The objective of this study was to characterize the extent of and mechanisms involved in radiosensitization by 2-nitroimidazoles in multifraction schedules using low doses per fraction. For this purpose, contact-inhibited monolayers of C3H 10T 1/2 cells were given 1.7 Gy every 12 h and plated 12 h after the last dose received to allow full repair of potentially lethal damage (PLD). Severe hypoxia was obtained by a 1-h gassing procedure at room temperature immediately before each irradiation. No toxicity occurred as a consequence of multiple exposures to 5 mM misonidazole (MISO) or SR 2508 (2508) during the deoxygenation procedure. Experimental conditions during the pregassing and irradiation (presence of drug and gas mixture) were appropriately manipulated to test for the different mechanisms of radiosensitization demonstrated by nitroimidazoles. A very low oxygen enhancement ratio (OER) results under these conditions (1.34). Exposure to 5 mM MISO or 2508 during the deoxygenation and irradiation of hypoxic cells resulted in greater radiosensitization than could be accounted for by oxygen-mimetic sensitization alone (MISO and 2508 enhancement ratios were greater than the OER). Pregassing cells with N 2 in the presence of 5 mM drug sensitized cells which were subsequently irradiated under aerobic conditions (drug free), indicating the occurrence of the "preincubation effect" (which does not require hypoxia or the drug's presence during the irradiation). Thus, for the hypoxic irradiations, the preincubation effect could account for the greater sensitization by nitroimidazoles than by oxygen. The presence of 5 mM drug only during the irradiation of aerobic cells produced radiosensitization in both multifraction and single-dose experiments with delayed plating. This sensitization has been previously shown to involve reduced PLD repair. Finally, maximum radiosensitization occurred in the multifraction schedule when a transient period of hypoxia with drug preceded an aerobic irradiation with drug present, thus combining the benefits of both the preincubation effect and PLD repair inhibition. This work demonstrates the possibility that effects other than oxygen-mimetic radiosensitization could be largely responsible for the sensitization seen in multifraction schedules, particularly when the OER is already low and only transient periods of hypoxia occur.

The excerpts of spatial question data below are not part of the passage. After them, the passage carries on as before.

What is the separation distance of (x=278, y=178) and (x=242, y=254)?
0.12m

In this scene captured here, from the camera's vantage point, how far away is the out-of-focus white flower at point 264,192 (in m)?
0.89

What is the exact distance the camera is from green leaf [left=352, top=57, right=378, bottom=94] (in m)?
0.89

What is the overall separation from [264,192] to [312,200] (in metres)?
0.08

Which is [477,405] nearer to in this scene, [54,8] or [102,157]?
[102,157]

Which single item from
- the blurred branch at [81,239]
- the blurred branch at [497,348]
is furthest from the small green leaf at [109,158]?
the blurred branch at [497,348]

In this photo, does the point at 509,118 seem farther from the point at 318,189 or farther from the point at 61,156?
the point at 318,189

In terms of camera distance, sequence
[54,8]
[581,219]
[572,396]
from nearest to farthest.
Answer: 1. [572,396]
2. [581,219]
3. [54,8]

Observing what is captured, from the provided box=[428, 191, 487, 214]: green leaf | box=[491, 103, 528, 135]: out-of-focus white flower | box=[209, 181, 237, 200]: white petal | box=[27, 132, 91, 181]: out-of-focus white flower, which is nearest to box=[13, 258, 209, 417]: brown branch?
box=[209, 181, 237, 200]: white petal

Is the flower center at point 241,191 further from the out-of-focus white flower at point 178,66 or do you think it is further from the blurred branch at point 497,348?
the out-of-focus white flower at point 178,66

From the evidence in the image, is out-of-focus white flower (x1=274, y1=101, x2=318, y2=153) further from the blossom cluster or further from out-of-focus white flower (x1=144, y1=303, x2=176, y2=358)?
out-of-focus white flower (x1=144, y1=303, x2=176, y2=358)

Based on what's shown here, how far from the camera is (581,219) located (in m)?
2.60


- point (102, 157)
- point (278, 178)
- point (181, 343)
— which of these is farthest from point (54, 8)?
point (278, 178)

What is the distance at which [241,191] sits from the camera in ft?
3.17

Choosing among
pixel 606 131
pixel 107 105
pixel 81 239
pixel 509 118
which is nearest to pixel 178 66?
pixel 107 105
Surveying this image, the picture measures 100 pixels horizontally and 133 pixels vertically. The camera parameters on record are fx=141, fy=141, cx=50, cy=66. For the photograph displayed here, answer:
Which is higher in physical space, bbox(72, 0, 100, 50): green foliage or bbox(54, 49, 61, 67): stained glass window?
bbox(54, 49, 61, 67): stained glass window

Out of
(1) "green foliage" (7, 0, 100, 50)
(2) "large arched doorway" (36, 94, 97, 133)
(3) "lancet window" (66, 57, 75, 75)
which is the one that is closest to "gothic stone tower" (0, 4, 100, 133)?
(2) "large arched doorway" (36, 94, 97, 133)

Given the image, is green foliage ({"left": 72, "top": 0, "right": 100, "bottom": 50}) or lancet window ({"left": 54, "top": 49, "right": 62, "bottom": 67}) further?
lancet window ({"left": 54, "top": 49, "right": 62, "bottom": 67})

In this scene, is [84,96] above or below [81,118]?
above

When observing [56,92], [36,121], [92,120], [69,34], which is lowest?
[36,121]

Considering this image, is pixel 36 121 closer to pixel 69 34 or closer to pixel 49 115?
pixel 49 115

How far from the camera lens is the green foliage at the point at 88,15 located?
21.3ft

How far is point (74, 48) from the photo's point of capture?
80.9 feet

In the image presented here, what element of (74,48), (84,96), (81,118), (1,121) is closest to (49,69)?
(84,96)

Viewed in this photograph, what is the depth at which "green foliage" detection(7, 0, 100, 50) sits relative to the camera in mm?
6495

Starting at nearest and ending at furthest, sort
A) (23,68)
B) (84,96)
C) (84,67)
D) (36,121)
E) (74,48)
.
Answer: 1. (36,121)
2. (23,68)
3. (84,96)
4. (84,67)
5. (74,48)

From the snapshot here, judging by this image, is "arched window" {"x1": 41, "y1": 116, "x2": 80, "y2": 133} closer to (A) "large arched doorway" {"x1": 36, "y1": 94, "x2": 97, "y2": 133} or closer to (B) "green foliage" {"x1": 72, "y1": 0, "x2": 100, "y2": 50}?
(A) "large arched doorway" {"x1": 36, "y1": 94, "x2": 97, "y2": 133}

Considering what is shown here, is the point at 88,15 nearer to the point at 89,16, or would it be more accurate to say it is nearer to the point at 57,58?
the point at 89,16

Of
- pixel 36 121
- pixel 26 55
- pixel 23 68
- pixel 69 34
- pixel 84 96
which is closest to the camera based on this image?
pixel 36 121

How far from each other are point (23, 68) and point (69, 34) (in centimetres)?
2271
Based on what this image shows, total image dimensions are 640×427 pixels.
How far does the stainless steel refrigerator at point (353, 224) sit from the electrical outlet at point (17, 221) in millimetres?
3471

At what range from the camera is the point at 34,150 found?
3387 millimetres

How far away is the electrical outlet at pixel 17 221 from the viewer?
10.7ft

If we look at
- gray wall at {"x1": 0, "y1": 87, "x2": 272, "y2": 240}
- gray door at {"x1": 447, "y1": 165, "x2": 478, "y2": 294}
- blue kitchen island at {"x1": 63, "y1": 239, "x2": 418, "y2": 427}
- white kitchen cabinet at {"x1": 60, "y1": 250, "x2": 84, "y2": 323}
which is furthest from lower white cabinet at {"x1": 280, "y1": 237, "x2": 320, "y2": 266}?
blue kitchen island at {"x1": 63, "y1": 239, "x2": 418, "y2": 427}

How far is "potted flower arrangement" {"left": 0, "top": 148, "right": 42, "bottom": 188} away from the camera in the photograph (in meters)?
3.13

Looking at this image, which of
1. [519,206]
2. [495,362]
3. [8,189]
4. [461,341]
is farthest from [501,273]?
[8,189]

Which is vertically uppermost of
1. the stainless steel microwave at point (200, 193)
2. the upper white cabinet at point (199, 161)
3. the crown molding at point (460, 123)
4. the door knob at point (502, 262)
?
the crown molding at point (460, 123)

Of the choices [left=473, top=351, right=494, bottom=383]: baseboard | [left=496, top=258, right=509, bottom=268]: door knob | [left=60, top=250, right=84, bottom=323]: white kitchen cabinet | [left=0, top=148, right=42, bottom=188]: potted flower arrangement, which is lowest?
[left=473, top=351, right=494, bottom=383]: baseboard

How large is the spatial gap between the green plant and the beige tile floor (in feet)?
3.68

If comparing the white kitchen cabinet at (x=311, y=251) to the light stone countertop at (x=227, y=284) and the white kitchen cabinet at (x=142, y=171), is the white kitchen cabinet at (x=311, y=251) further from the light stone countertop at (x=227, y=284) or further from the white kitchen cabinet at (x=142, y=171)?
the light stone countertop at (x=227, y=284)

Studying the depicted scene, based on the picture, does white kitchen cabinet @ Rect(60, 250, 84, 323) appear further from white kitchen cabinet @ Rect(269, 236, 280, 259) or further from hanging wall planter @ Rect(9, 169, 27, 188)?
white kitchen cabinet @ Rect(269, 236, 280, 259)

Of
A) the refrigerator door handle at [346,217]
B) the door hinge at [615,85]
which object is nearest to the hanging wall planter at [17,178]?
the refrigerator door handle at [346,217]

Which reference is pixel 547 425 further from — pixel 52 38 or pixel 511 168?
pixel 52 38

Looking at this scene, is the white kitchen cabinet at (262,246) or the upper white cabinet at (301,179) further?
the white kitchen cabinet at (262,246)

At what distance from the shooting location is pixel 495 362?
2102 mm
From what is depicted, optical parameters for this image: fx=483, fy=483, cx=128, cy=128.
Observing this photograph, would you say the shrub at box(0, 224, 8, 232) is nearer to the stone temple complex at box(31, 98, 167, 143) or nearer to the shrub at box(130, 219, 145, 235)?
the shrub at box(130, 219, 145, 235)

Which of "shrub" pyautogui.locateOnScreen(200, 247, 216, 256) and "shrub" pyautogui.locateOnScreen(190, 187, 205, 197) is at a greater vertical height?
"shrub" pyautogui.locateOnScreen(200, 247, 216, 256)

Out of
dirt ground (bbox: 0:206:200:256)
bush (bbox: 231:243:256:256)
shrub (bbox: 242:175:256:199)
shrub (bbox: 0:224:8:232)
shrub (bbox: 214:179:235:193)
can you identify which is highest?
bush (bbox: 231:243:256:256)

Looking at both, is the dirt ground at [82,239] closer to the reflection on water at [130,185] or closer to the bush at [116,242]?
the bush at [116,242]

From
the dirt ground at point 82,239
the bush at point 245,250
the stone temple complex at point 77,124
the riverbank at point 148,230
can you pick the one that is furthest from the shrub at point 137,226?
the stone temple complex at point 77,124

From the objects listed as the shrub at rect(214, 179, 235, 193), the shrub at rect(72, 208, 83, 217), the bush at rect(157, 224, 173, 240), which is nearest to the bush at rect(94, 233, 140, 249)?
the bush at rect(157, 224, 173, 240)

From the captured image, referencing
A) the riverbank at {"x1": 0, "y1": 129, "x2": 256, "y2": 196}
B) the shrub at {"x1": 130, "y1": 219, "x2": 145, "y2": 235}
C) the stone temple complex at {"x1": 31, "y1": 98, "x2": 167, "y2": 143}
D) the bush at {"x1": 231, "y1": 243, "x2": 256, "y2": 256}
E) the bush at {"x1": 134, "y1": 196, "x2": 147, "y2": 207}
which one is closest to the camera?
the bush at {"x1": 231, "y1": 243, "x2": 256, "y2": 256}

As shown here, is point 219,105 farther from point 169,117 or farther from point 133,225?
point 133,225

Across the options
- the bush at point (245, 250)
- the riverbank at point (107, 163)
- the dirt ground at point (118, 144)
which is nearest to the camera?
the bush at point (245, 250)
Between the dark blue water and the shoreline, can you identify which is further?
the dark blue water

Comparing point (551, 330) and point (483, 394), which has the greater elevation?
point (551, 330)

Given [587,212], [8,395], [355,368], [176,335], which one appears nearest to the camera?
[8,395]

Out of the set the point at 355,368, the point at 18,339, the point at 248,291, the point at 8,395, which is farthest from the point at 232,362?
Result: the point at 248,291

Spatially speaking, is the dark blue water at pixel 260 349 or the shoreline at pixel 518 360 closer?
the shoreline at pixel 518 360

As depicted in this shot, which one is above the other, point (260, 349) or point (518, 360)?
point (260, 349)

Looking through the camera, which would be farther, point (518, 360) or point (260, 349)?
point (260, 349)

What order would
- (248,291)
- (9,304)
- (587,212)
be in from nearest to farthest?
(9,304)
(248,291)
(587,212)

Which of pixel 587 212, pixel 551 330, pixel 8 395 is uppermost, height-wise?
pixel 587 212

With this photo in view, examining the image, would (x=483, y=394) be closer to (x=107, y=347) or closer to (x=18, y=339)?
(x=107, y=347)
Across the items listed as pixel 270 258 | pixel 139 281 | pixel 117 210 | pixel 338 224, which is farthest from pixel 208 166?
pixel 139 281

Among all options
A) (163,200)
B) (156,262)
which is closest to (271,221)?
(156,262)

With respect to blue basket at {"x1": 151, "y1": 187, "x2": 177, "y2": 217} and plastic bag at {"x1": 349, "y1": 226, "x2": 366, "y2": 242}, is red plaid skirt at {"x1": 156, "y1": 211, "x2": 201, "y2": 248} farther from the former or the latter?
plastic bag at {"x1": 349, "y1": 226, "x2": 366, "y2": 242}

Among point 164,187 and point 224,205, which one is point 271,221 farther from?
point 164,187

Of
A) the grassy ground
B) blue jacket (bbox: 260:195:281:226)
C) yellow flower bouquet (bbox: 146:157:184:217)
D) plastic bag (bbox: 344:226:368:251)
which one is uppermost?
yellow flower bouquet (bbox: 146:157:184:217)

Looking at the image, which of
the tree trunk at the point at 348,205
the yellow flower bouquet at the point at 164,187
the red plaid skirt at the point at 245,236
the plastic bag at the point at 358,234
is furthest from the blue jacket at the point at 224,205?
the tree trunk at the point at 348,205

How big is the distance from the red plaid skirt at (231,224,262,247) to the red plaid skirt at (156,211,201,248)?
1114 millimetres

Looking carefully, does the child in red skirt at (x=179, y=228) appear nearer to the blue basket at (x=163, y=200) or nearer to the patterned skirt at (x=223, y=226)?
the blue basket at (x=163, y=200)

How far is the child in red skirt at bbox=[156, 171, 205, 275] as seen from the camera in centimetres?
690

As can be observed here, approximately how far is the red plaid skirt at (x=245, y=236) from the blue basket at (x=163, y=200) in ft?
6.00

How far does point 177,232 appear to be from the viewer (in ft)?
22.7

Prolonged exposures to misonidazole (MISO) in vitro under hypoxic conditions result in radiosensitization which is characterized by a decrease in the size of the radiation survival curve shoulder for cells irradiated under hypoxic or aerobic conditions after drug removal. Although intracellular glutathione (GSH) was depleted during hypoxic exposures to MISO, this could not account for the dose-additive radiosensitization (decrease in shoulder size) since GSH depletion by diethylmaleate had no effect on the sensitivity of cells irradiated in air. The alkaline elution assay was used to measure DNA strand breaks and their repair after exposure to MISO, graded doses of X rays, and the combination of MISO pretreatment with X rays. The elution rate of DNA from irradiated cells increased linearly with X-ray dose, with and without MISO pretreatment. However, the DNA elution rates measured after MISO pretreatment were greater by a constant amount at all X-ray doses >1 Gy. In terms of both cell survival and DNA elution rate, MISO-pretreated cells behaved as though they had received an extra 1.5 Gy. Although the initial damage after X rays was greater in MISO-pretreated cells, there was no effect of MISO pretreatment on the rate of repair of radiation-induced DNA strand breaks. The agreement between the differences in survival levels and DNA elution rates for irradiated control and MISO-pretreated cells and absence of an effect on DNA repair rates suggest that the pretreatment sensitization is due to an additive interaction of damage at the DNA level.